Like every working dog retired by the military, Elra was classified as “excess equipment” before she was adopted.
Many military working dogs require extensive veterinary care and pricey medication for ailments and injuries sustained on the job guarding troops, sniffing out bombs and detecting narcotics. While Feather and other retirees receive lifelong health care for their military service, their canine counterparts do not.
“She’s got a lot more miles on her than other dogs her age,” said Feather, who adopted Elra knowing she suffers from severe arthritis and requires four medications a day.
A bipartisan bill introduced in Congress last month seeks to provide veterinary care for canine retirees.
“These dogs are friends, compatriots, comrades in arms, and they really deserve better,” Sen. Richard Blumenthal, D-Conn., told Politico earlier this month. He and Rep. Walter Jones, R-N.C., are sponsoring the bill.
Working dogs have been a respected part of the U.S. military since World War I. They got a boost in popularity after the raid on Osama bin Laden’s Pakistan compound last year when details emerged about the dog that was on the ground with members of the SEAL team that took down the world’s most wanted terrorist.
The Canine Members of the Armed Forces Act would direct the Secretary of Defense to award a contract to a private nonprofit group to establish a system of veterinary care funded through private donations. It would also make working dogs eligible for military commendations and eliminate the “excess equipment” designation — a formality that tends to offend animal advocates and many who have worked with military dogs.
Feather supports the bill, though he said he’s more concerned with the principle than the money he and his wife will spend to care for Elra.
“We’ll cover it, whatever the cost.

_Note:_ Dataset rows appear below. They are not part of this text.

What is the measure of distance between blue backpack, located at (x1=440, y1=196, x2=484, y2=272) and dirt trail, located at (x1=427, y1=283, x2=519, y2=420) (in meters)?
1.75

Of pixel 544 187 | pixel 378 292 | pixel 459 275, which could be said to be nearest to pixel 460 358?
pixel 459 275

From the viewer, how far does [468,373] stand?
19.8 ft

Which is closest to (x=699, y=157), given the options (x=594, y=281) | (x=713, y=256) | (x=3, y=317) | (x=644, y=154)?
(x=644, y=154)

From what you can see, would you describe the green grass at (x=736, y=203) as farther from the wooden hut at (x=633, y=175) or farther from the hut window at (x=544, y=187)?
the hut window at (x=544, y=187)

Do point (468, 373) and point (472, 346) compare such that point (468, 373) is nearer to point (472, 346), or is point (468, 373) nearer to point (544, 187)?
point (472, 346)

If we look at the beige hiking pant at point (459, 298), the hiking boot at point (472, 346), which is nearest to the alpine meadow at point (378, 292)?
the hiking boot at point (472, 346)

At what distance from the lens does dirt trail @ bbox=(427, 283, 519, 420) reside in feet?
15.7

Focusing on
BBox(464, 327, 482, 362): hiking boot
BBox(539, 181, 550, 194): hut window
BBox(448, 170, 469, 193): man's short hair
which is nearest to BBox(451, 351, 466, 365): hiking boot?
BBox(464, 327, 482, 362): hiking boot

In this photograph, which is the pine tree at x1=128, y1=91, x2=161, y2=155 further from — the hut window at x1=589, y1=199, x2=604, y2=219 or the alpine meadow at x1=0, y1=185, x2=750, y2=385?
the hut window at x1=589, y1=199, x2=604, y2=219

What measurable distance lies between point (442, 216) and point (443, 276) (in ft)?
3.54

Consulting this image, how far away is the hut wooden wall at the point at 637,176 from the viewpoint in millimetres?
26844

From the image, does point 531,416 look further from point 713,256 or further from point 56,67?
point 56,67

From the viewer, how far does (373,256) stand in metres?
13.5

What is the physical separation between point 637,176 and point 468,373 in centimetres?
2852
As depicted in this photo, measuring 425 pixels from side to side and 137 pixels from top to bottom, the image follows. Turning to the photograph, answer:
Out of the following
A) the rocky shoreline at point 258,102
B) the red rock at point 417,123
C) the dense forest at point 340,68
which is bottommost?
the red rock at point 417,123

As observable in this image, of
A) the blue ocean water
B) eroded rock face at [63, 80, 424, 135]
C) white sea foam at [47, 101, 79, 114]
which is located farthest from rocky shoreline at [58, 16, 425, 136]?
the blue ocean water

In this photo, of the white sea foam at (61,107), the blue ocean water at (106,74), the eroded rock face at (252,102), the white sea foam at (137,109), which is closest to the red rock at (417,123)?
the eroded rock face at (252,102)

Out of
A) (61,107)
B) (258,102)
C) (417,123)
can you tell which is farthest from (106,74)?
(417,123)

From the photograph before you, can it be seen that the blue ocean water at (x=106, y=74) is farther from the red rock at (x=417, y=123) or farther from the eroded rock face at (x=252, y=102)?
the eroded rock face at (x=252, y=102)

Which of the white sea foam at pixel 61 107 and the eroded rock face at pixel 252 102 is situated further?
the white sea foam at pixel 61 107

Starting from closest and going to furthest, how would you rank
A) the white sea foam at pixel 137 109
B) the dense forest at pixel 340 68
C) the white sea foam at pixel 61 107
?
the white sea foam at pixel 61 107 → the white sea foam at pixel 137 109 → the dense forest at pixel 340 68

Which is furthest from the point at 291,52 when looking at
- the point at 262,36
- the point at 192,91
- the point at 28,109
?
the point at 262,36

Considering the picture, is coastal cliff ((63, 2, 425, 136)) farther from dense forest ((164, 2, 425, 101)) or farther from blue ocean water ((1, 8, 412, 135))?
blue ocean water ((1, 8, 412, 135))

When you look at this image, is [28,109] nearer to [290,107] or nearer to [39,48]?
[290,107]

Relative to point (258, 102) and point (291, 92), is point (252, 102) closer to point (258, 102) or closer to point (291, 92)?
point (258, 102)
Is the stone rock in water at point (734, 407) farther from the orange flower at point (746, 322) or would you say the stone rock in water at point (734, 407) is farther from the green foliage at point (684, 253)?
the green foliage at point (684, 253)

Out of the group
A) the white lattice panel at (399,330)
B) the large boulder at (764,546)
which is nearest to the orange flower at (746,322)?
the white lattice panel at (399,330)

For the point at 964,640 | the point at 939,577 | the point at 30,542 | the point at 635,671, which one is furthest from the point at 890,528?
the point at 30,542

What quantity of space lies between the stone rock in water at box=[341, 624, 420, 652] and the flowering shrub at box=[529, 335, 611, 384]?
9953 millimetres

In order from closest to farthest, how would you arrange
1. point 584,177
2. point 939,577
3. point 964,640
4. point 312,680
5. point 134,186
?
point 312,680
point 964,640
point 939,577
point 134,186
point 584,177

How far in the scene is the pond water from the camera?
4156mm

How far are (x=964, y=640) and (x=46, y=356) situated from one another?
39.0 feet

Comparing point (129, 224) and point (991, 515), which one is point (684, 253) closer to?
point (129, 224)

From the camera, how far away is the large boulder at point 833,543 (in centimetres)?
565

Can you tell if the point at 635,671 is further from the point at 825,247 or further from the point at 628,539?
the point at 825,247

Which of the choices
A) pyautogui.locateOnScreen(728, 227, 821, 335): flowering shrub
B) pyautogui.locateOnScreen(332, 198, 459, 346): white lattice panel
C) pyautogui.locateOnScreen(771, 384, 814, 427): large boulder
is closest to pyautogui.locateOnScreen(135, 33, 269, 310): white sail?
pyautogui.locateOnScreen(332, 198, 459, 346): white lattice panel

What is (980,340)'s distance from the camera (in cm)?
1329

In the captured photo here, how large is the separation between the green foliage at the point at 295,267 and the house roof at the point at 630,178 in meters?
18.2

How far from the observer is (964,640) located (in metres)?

She’s been a member of the military for a long time and served faithfully, it’s the least she deserves,” said Feather, who is bound for Alaska. “We are going to be very happy to give her the best life we can.”

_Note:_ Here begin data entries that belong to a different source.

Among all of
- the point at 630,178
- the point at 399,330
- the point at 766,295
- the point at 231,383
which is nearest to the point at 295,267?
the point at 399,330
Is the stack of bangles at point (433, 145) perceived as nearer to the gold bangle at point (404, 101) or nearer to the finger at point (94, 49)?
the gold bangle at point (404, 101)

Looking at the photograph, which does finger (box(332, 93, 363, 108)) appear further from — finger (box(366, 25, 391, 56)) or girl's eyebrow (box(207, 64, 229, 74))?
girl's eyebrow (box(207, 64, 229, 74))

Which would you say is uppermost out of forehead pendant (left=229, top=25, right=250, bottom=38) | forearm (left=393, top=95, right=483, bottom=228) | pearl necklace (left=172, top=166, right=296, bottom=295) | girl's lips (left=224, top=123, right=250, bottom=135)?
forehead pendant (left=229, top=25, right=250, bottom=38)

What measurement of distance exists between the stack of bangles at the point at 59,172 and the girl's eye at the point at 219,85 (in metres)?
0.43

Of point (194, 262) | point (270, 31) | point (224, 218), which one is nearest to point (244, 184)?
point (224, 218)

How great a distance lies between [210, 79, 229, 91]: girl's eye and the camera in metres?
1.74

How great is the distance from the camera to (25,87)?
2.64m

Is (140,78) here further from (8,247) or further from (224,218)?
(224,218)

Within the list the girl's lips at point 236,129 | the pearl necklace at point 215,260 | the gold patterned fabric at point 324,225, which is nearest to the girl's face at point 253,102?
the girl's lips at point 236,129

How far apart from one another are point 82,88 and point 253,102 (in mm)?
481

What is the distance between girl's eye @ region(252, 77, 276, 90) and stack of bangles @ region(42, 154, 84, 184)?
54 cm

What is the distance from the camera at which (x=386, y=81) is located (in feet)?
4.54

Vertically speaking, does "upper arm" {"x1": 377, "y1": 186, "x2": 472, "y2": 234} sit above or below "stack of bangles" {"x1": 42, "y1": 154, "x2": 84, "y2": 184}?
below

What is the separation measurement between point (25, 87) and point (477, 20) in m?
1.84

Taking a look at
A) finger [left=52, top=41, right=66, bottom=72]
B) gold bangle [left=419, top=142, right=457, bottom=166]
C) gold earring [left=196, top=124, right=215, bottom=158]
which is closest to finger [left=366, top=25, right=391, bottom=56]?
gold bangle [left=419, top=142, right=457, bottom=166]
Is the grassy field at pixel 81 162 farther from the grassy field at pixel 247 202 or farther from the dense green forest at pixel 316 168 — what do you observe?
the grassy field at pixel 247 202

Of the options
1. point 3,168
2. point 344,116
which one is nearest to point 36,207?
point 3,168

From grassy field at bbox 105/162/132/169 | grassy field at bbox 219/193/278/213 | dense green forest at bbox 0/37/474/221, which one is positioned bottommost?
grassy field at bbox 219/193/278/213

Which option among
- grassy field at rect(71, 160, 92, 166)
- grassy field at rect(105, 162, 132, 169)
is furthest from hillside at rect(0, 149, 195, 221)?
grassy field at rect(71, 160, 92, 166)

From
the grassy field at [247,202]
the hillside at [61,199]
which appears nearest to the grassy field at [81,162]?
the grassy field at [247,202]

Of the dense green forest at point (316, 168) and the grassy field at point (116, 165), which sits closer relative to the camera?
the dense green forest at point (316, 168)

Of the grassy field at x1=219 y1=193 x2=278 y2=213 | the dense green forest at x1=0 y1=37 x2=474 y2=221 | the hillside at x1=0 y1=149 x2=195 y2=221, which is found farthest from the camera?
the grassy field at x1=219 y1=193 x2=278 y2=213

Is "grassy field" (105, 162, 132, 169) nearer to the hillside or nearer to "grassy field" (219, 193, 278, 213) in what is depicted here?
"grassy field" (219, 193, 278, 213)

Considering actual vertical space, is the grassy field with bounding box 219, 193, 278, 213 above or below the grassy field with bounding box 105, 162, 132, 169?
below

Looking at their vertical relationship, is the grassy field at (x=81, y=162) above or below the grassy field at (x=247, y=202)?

Additionally, the proposed legislation calls on the military to improve what some have criticized as a lengthy and cumbersome adoption process for military working dogs, and to help arrange flights back to the U.S. for canines who are retired overseas.

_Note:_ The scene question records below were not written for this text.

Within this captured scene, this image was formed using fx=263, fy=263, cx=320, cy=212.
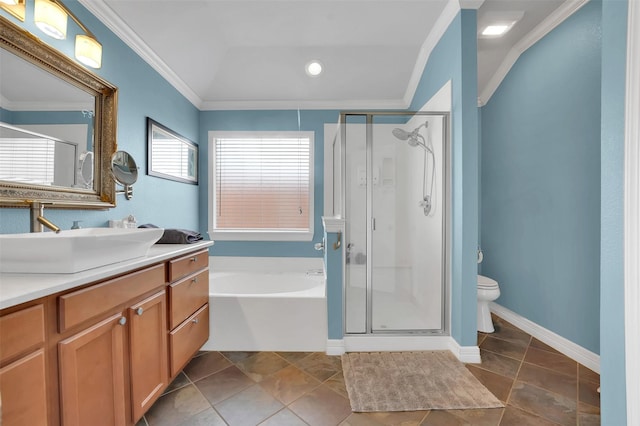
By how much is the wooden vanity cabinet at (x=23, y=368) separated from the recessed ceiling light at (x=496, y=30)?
3282mm

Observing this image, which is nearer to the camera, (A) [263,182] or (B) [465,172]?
(B) [465,172]

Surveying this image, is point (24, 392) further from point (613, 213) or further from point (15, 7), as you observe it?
point (613, 213)

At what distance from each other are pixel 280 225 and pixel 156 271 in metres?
1.81

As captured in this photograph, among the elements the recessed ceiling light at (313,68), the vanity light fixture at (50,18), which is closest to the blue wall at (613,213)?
the recessed ceiling light at (313,68)

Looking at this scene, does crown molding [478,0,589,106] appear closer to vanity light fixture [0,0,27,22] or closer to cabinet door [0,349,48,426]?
vanity light fixture [0,0,27,22]

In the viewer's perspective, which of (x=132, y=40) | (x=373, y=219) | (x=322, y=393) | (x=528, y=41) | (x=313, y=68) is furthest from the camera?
(x=313, y=68)

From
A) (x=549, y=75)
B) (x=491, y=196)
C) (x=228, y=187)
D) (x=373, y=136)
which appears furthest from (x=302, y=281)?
(x=549, y=75)

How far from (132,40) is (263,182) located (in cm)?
167

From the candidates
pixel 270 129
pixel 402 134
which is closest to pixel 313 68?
pixel 270 129

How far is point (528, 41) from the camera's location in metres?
2.31

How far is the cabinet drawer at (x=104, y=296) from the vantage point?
90cm

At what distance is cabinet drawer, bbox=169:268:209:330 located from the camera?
1.53m

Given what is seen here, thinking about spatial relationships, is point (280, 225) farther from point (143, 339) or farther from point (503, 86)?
point (503, 86)

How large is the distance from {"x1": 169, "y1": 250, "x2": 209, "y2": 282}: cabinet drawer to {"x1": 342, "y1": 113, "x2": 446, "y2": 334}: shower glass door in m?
1.10
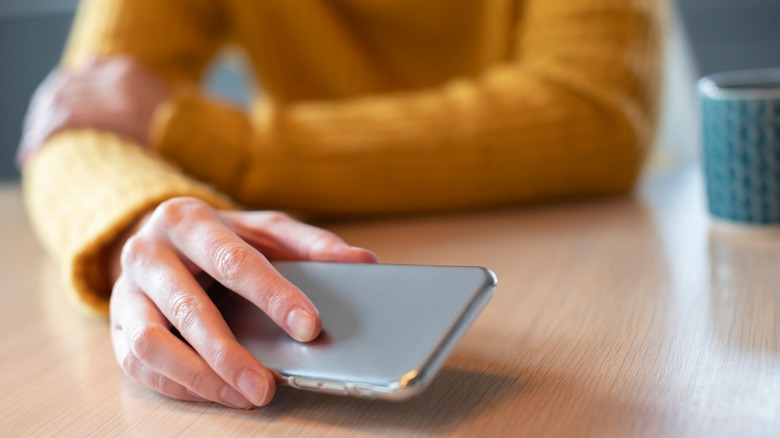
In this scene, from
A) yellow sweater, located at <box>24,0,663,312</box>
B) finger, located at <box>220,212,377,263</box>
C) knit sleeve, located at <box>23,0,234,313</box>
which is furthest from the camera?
yellow sweater, located at <box>24,0,663,312</box>

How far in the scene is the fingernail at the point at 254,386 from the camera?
32 cm

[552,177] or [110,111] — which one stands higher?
[110,111]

“Uncle Sam got them there, Uncle Sam should get them home,” said Debbie Kandoll, who has adopted three retired dogs and in 2008 founded Military Working Dog Adoptions, one of several nonprofits devoted to the cause.
“Why can’t they be shipped (for private adoption) on military transport?” asked Kandoll.
The military occasionally pays to move dogs suitable for adoption to Lackland Air Force Base in San Antonio, which trains them and manages the program for all four services. But that route is usually taken only if adoption outside the U.S. proves impossible, which is rare, said spokesman Gerry Proctor.
“The demand is huge,” Proctor said. “None of them are languishing on the vine.”
Still, Kandoll said, sometimes the most suitable would-be owners — particularly former handlers who get priority on the waiting list — are in the States and cannot foot the bill to get the dog back home.
“Each dog is like a pair of tailored clothes, it should fit the family perfectly,” said Kandoll, adding that her organization recently paid for a former military dog handler to retrieve a retired dog from Germany.
Proctor said dogs and their prospective owners undergo extensive screening processes to ensure a good match, even overseas, where most dogs end up with troops or retirees like Feather.
Most canine retirees are actually young and simply proved incapable of meeting rigorous military certification standards early in their training, Proctor said.
The dogs are first offered to various U.S. law enforcement agencies before they are eligible for private adoption. Since 2000, it has been illegal for the military to euthanize any military working dog that has been deemed adoptable, no matter where it is located.
Of the 444 dogs that left the military in 2011, 52 were transferred to other government or law enforcement agencies and 276 were privately adopted, according to an Air Force report. The other 116 died while on active duty, with some dying of natural causes and others euthanized for debilitating illness or because they were too dangerous for adoption.
There are currently 2,700 military working dogs on active duty in the U.S. military.